▶ [TASK TO COMPLETE]:
Copy out the following material word for word, starting at its first line and ending after the line that contains "crumpled hood [220, 239, 696, 416]". Leave out the pictures.

▶ [INPUT ROWS]:

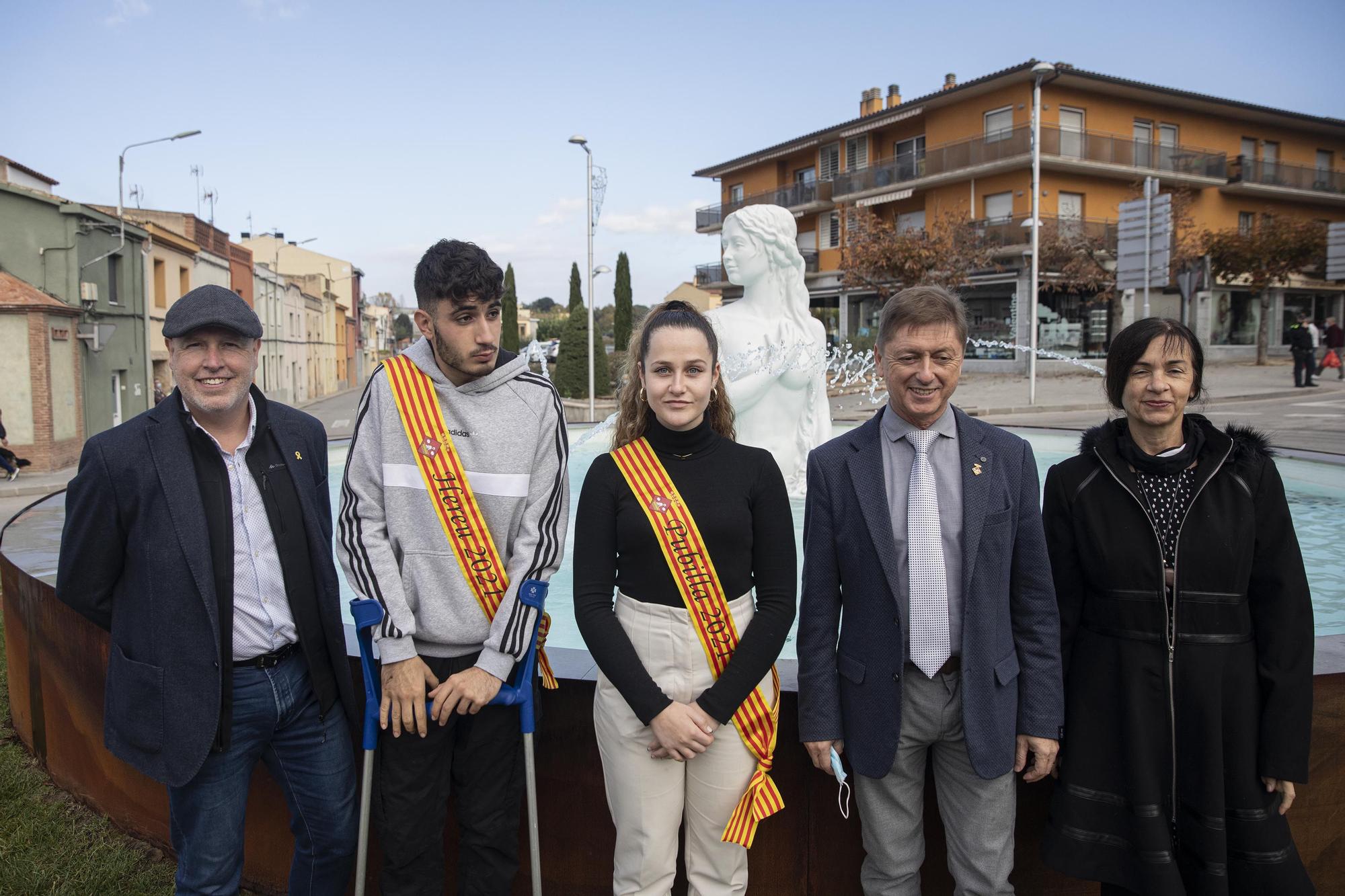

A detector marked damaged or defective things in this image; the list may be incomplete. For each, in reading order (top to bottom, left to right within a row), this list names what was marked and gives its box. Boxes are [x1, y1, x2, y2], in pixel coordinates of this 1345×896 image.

rusty corten steel border [2, 551, 1345, 893]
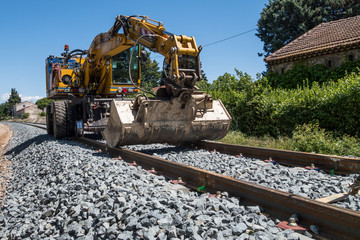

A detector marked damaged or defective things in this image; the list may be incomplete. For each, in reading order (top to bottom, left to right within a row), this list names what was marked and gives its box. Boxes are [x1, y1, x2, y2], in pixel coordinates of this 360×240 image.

rusty rail [76, 137, 360, 240]
rusty rail [184, 142, 360, 173]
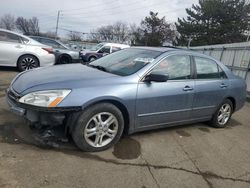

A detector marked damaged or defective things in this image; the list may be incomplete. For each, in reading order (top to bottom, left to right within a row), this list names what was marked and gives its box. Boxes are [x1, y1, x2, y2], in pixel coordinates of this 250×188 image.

damaged front bumper [5, 87, 81, 127]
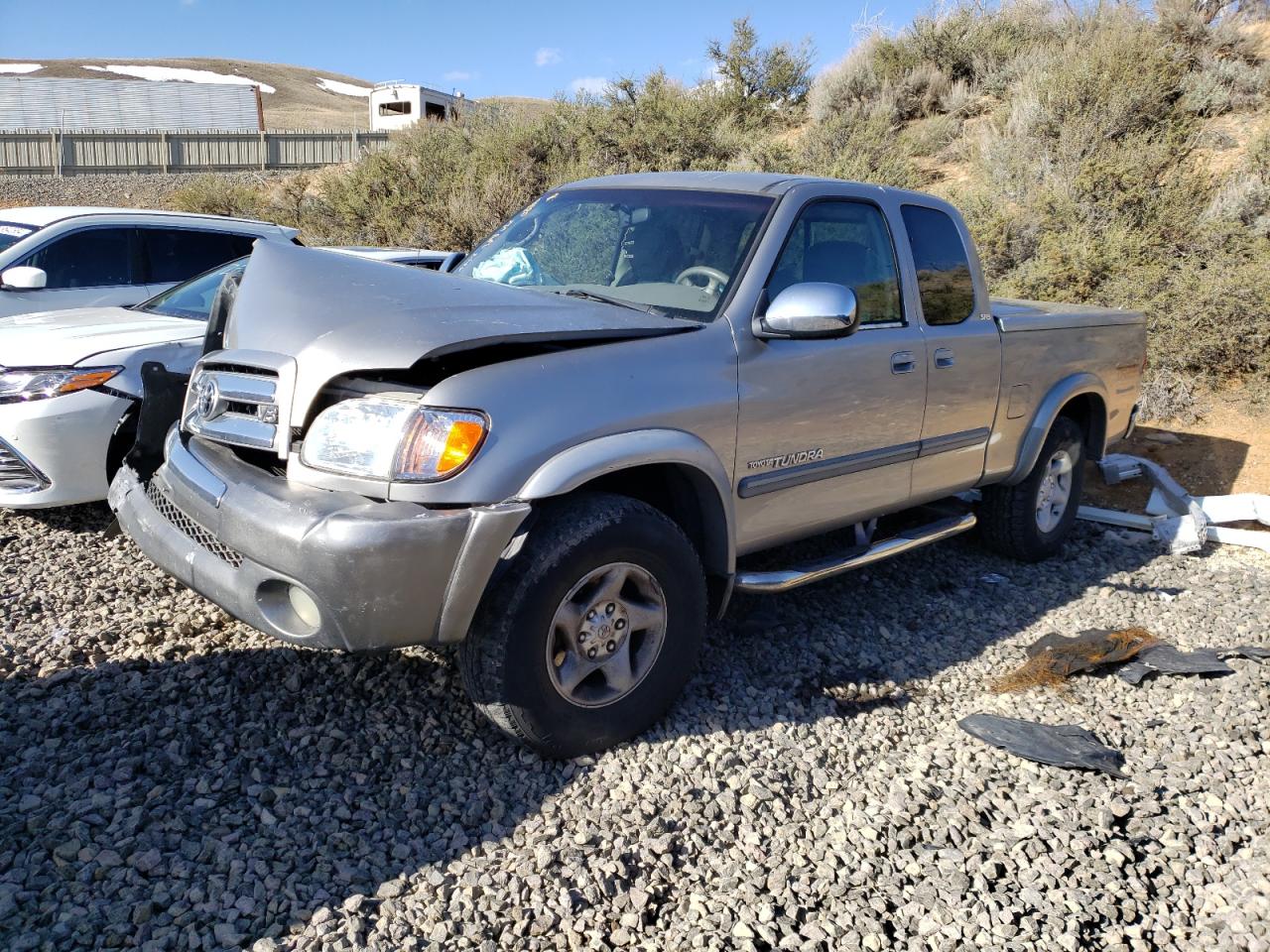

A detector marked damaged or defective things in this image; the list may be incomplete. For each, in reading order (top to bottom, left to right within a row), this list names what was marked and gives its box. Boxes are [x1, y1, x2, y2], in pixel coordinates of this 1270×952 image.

crumpled hood [0, 305, 202, 368]
crumpled hood [220, 239, 696, 416]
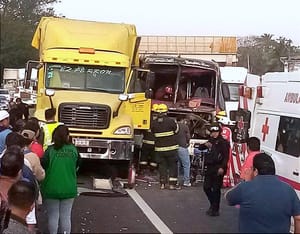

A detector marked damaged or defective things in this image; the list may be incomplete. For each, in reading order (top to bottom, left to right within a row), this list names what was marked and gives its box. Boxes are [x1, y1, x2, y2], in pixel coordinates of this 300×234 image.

shattered windshield [45, 63, 125, 93]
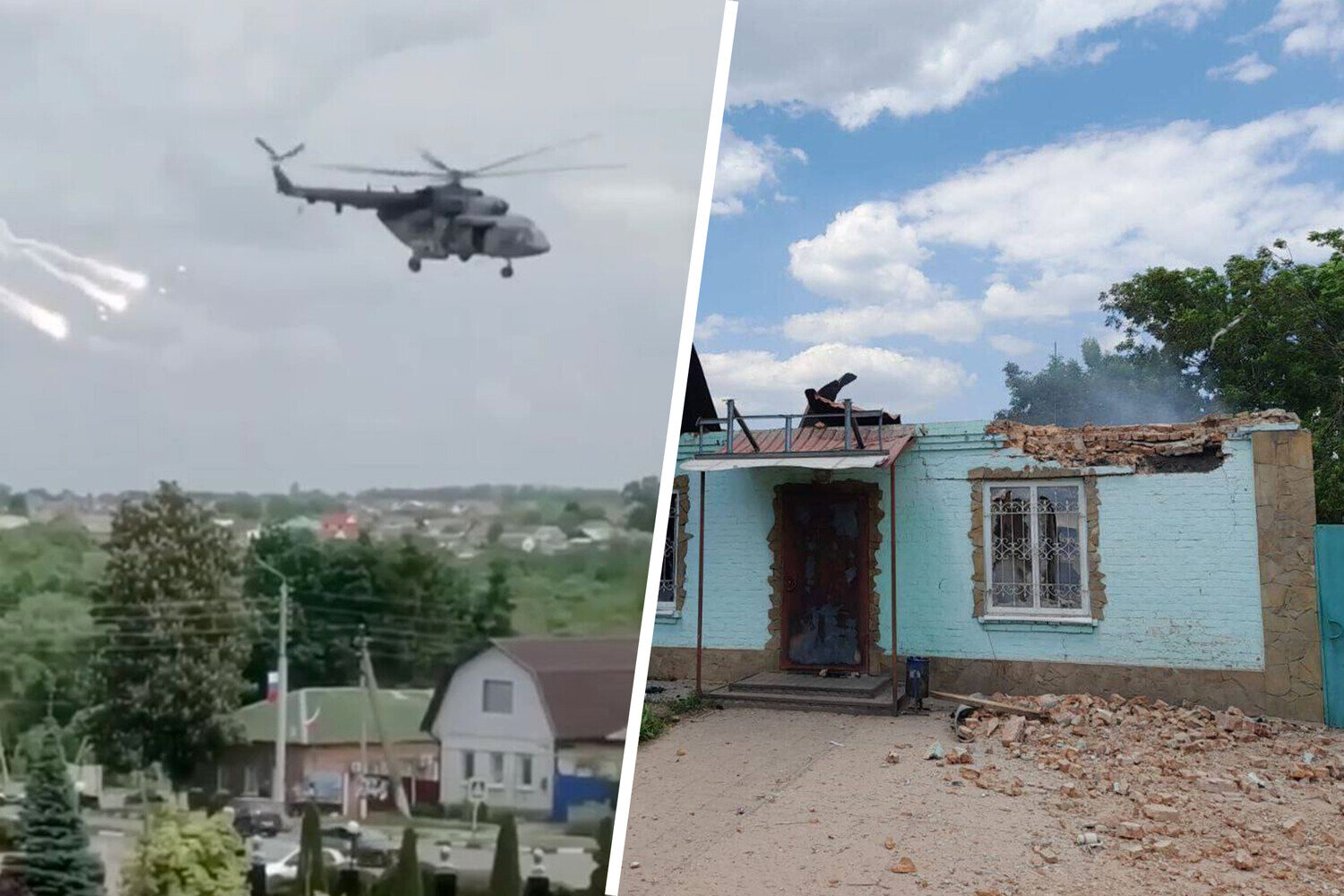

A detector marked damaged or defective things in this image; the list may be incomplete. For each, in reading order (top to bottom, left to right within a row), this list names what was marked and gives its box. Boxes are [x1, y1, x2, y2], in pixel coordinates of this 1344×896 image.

broken roof section [989, 410, 1301, 472]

▶ [EXERCISE OUTPUT]:
A detector marked damaged or defective things in this image; the list may be incomplete. For each, in reading order (top to bottom, left to right within a row), this list names what was marked and gives its box. Boxes are [x1, y1, x2, y2], in pixel coordinates of this 1345×896 image.

rusty corten steel border [2, 551, 1345, 893]

A detector marked damaged or defective things in this image; the list may be incomplete. For each, in reading order (top to bottom, left to right within a row), this list names what was marked and gives its box. Boxes are [x1, y1, x2, y2], in pixel coordinates of this 360×240 image.

rusty rail [76, 137, 360, 240]
rusty rail [184, 142, 360, 173]

A detector marked damaged or defective things in this image; the list may be incomplete. For each, in reading order (top to bottom, left to right within a row), this list names what was marked and gives its box. Boxes are [x1, y1, x2, y2], in pixel coordinates of this 250×188 image.

damaged front bumper [5, 87, 81, 127]

A detector marked damaged or defective things in this image; the list may be incomplete. For each, in reading order (top to bottom, left to right within a row), this list names what was marked and gives its box. Boxes are [x1, y1, x2, y2], in pixel coordinates of this 1270×952 image.

crumpled hood [0, 305, 202, 368]
crumpled hood [220, 239, 696, 416]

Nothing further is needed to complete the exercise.